As Steve Striffler notes in his book Chicken: The Dangerous Transformation of America’s Favorite Food, this wasn’t just progress. It was a fundamental change in how we raise animals: “The barnyard chicken was made over into a highly efficient machine for converting feed grains into cheap animal-flesh protein.”
Determined to maximize the profitability of this new machine, Frank experimented with mixing his own feed for the chickens—an exercise that quickly proved lucrative. His mixes were cheaper and put weight on his birds faster than anything he could purchase. Within ten years, Perdue owned its own feed mill, one of the largest grain storage facilities on the East Coast. It owned the processors, too—the companies that slaughtered, cleaned, and packed the chickens—after Frank concluded that Perdue paid other companies too much for the service. (For what it’s worth, that was my conclusion, too, when Craig and I looked at the $2.25 cost to slaughter each bird.)

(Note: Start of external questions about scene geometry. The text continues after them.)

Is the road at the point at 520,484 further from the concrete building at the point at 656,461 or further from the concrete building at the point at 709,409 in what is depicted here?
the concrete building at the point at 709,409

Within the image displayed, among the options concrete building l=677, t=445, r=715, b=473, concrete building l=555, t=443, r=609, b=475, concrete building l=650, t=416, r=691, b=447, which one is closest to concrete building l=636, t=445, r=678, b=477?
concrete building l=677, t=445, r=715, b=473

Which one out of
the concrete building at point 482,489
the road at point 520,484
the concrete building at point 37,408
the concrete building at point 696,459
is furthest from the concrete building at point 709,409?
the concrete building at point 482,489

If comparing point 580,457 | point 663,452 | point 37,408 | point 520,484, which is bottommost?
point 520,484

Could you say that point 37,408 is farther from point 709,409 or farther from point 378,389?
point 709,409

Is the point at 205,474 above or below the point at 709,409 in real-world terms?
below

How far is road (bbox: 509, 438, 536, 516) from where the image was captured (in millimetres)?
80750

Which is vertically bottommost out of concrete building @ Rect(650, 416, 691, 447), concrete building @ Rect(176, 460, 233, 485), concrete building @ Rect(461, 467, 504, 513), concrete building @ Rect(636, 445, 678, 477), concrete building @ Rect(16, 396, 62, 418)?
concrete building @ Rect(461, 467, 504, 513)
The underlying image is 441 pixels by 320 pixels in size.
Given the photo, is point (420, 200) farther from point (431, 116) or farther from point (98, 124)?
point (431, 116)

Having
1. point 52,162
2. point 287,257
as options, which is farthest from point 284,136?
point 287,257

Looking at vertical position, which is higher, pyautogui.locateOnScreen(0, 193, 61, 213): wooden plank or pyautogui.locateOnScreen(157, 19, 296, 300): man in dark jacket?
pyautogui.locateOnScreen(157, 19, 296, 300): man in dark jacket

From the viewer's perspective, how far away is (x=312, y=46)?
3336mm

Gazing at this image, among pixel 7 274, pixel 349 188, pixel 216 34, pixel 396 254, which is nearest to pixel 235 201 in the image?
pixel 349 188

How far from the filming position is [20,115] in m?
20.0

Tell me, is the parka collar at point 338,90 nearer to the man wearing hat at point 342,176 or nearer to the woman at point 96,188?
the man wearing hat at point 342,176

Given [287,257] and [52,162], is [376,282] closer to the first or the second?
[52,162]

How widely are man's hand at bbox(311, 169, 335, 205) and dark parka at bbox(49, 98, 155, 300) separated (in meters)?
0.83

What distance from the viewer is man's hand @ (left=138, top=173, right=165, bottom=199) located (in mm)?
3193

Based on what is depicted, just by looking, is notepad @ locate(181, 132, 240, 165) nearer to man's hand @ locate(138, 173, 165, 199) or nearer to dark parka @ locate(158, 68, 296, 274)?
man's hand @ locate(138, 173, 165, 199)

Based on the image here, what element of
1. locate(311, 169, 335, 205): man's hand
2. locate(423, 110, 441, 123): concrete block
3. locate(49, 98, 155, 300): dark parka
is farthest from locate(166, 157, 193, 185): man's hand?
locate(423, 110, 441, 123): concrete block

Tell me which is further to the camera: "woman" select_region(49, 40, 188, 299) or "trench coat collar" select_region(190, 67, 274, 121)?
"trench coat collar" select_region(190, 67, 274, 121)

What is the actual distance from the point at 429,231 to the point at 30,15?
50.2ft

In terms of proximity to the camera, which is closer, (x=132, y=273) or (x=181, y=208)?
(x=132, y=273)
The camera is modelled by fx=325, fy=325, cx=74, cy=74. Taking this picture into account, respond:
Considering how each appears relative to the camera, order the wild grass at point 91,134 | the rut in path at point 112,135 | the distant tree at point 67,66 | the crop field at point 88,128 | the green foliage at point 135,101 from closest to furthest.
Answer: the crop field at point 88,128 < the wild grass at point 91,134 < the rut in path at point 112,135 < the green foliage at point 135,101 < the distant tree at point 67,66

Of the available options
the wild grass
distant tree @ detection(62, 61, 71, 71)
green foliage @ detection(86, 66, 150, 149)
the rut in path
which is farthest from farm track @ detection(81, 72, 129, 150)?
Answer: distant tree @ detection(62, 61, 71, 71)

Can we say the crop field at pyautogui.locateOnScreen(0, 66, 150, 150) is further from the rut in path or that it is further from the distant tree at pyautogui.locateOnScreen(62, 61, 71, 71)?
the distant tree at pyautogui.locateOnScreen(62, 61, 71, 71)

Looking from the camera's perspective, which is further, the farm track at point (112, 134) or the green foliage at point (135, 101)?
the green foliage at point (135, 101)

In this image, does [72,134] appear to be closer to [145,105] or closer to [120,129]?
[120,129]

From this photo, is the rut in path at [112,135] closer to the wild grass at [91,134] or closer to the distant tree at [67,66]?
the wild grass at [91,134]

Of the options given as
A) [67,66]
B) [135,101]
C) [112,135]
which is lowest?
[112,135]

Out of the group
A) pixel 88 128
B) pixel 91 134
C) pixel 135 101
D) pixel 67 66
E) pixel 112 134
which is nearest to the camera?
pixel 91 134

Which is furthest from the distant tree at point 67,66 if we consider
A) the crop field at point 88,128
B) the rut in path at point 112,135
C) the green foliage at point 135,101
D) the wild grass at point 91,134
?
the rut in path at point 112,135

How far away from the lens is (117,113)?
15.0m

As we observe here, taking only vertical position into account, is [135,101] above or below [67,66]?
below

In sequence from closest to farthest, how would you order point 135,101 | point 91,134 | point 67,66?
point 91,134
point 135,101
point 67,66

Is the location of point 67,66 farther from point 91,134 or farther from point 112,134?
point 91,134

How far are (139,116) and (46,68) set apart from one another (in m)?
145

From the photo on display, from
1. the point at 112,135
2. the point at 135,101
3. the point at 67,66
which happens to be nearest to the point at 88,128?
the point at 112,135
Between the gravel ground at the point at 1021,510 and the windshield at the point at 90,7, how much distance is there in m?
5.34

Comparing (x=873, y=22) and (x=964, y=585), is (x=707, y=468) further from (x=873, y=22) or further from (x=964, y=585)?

But Frank Perdue’s most important innovation was yet to come. In 1968, Perdue became the first poultry company to differentiate its product with a label. It was one of several transformative moments in modern agriculture—on a par with what the nouvelle chefs did to gastronomy by breaking with tradition and cultivating their own distinctive cooking s
tyles. Frank bet that consumers would favor a particular kind of chicken and pay more for it, a radical idea at the time. Paul Bocuse might have helped shape the business of haute cuisine, but Frank Perdue ultimately revolutionized the business of food.
How did Frank transform his chickens from a commodity into a real brand? He saw that Maine processors got an extra three cents per pound for their yellow chickens. The marketplace deemed yellow chicken to be of higher quality—just as chefs have always deemed yellow foie gras to be superior.* Frank added corn gluten and marigold flowers to the feed, which indeed gave the chickens’ flesh a yellow hue but did little, if anything, to change their flavor.
The tactic worked. Sales began to rise, and then in the 1970s Frank became Perdue’s official spokesperson. Appearing in hundreds of ads for more than twenty years and coining the famous line “It takes a tough man to raise a tender chicken,” Frank Perdue broke yet another mold. Corporate leaders had never dared hawk their products, for fear of cheapening the brand. But Frank’s honest demeanor (and perhaps the fact that he resembled a chicken) made people take notice. An Advertising Age marketing analyst told People magazine, “He had a weird authenticity that made you want to believe there was actually something special about his broilers.”
Perdue profited as well from the trend toward healthier diets. Increasingly blamed for nutritional ills, meat declined in popularity, especially in the 1980s and ’90s. As beef and pork consumption fell, sales of chicken rose by nearly 50 percent. Perdue, now the number-three producer of poultry, helped meet and create demand by breaking the whole chicken into pre-packaged parts. It wasn’t a new idea—Don Tyson, of Tyson Foods, Perdue’s longtime competitor, convinced the U.S. Army in the 1960s that precooked, portion-controlled chicken was a suitable and cost-effective way to feed the troops. That was another transformative moment in the poultry business: To break the chicken into parts was to create infinite opportunity. By the 1980s, unshackled from the convention of selling the whole bird, poultry companies were creating thousands of value-added products—precooked, frozen, marinated, pulverized (into the most infamous poultry incarnation, the McNugget)—where the parts netted a substantially greater profit then the whole.